## EXTRACT

***

As a group developers tend to think far more about the future, than the past. Well, unless that is, we’re obsessing about retro video games. But every once in a while it’s worth it to take a step back and look at history, and then decide whether we want to repeat our mistakes, and also triumphs, just one more time. Or whether we should be doing something different this time around.
Because we’ve been here before. Because while the Internet of Things is very much in its infancy the other Internet, the digital one, while perhaps not having yet reached its middle years has, at least, started to outgrow its adolescence.
The first message ever sent over the ARPANET—the network that’s widely regarded as the most direct predecessor to the modern Internet—was by student programmer Charley Kline from a computer at UCLA at 10:30 pm on October 29th, 1969, when he attempted to login to a second machine, located at the Stanford Research Institute in Menlo Park, California. He managed to get as far as the “o” of login before the system crashed. The first actually successful connection was made about an hour later.

***

## SET TASK A
Express the records from the line containing "Amongst the options" through the end of the records as a JSON list of strings, one string per line, leaving out blank lines.
The text and the records are unrelated material.

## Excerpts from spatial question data
***

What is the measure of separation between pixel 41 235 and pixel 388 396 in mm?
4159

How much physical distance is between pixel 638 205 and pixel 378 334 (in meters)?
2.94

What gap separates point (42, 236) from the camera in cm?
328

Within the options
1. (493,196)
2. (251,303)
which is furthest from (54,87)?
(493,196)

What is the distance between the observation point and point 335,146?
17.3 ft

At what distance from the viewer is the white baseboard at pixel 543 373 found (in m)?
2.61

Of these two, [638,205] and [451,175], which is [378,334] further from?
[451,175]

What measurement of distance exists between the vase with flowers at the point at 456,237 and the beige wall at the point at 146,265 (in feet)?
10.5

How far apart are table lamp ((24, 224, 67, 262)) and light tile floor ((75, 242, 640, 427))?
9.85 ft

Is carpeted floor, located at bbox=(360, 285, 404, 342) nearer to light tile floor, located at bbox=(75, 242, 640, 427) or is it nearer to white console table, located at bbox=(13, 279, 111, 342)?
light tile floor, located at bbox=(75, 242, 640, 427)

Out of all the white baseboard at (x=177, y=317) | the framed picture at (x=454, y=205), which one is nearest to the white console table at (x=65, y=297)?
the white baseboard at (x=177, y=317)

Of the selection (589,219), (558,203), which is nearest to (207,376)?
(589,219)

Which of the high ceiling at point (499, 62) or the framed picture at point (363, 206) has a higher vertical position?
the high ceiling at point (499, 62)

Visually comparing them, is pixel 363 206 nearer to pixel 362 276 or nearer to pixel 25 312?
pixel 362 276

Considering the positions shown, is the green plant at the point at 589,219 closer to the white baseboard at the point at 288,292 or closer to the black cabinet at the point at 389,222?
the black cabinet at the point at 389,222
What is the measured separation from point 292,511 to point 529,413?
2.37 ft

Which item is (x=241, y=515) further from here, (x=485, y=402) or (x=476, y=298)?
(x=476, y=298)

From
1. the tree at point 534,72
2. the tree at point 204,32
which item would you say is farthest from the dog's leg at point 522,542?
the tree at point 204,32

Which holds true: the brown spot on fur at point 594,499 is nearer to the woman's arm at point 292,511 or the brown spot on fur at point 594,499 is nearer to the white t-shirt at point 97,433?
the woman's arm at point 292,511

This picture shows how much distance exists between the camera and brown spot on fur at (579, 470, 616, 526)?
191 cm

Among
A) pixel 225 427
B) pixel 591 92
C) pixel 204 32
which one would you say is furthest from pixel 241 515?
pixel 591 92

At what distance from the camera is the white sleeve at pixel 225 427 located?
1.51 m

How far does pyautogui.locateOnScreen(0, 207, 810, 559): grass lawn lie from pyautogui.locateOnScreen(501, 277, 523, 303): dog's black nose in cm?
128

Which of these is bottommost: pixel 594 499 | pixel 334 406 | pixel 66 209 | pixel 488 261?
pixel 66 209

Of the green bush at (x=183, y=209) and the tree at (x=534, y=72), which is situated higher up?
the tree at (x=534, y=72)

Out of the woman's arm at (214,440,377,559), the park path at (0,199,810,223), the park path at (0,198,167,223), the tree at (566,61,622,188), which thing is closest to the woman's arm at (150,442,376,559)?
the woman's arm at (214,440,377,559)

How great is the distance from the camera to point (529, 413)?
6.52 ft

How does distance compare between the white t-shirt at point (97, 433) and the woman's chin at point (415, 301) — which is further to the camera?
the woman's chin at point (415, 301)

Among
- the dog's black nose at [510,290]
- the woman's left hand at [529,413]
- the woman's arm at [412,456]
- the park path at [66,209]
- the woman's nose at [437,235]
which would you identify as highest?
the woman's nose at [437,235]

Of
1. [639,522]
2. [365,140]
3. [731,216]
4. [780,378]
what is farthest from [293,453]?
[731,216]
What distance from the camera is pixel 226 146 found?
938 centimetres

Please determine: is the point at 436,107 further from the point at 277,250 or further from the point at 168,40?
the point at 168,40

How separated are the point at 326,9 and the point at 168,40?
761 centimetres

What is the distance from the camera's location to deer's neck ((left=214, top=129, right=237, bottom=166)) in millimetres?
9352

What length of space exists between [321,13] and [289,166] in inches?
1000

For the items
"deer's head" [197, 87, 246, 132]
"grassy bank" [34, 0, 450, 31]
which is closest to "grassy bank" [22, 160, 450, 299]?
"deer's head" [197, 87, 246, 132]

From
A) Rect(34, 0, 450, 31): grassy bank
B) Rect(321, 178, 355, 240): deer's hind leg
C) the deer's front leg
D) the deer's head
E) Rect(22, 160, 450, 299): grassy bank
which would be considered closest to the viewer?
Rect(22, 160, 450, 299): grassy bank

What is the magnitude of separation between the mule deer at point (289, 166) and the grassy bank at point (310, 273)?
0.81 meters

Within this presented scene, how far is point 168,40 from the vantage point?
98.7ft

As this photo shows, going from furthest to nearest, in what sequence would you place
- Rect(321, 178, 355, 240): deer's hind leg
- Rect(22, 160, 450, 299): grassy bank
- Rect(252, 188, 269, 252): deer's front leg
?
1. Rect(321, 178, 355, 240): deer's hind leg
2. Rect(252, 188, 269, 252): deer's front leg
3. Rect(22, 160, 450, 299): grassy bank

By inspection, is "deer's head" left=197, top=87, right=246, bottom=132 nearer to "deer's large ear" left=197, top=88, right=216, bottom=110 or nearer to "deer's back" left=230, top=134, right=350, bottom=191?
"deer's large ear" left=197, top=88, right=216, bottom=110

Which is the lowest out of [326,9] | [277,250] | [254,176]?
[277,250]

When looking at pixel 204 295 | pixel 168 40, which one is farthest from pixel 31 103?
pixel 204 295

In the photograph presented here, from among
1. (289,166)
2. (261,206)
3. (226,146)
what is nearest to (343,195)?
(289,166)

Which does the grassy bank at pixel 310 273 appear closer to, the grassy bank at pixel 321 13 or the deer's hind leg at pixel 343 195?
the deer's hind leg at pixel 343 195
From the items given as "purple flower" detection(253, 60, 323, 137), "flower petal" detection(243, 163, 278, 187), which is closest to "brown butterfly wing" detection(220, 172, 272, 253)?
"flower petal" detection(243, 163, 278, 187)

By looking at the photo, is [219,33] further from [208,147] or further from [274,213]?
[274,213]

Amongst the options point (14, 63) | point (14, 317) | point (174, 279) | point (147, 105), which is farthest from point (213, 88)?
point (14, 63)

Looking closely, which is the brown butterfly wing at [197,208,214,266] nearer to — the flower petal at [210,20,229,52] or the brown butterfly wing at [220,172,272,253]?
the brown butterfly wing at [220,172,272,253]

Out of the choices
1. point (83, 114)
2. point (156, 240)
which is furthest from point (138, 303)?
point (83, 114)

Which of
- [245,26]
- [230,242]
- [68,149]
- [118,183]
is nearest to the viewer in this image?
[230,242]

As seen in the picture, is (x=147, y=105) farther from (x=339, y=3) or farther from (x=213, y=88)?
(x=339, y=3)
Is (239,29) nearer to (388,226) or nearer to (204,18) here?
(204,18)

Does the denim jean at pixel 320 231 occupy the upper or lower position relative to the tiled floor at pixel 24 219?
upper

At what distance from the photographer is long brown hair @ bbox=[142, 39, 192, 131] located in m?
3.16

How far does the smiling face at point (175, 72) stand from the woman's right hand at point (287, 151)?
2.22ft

***

## SET TASK B
In the ARPANET text, how far did Charley Kline get in typing "login" before the system crashed?

## EXPECTED OUTPUT A
[
  "Amongst the options point (14, 63) | point (14, 317) | point (174, 279) | point (147, 105), which is farthest from point (213, 88)?",
  "point (14, 63)",
  "Looking closely, which is the brown butterfly wing at [197,208,214,266] nearer to — the flower petal at [210,20,229,52] or the brown butterfly wing at [220,172,272,253]?",
  "the brown butterfly wing at [220,172,272,253]",
  "Out of the choices",
  "1. point (83, 114)",
  "2. point (156, 240)",
  "which is furthest from point (138, 303)?",
  "point (83, 114)",
  "Which of",
  "- [245,26]",
  "- [230,242]",
  "- [68,149]",
  "- [118,183]",
  "is nearest to the viewer in this image?",
  "[230,242]",
  "As seen in the picture, is (x=147, y=105) farther from (x=339, y=3) or farther from (x=213, y=88)?",
  "(x=339, y=3)",
  "Is (239,29) nearer to (388,226) or nearer to (204,18) here?",
  "(204,18)",
  "Does the denim jean at pixel 320 231 occupy the upper or lower position relative to the tiled floor at pixel 24 219?",
  "upper",
  "At what distance from the photographer is long brown hair @ bbox=[142, 39, 192, 131] located in m?",
  "3.16",
  "How far does the smiling face at point (175, 72) stand from the woman's right hand at point (287, 151)?",
  "2.22ft"
]

## EXPECTED OUTPUT B
He got as far as the "o" of login.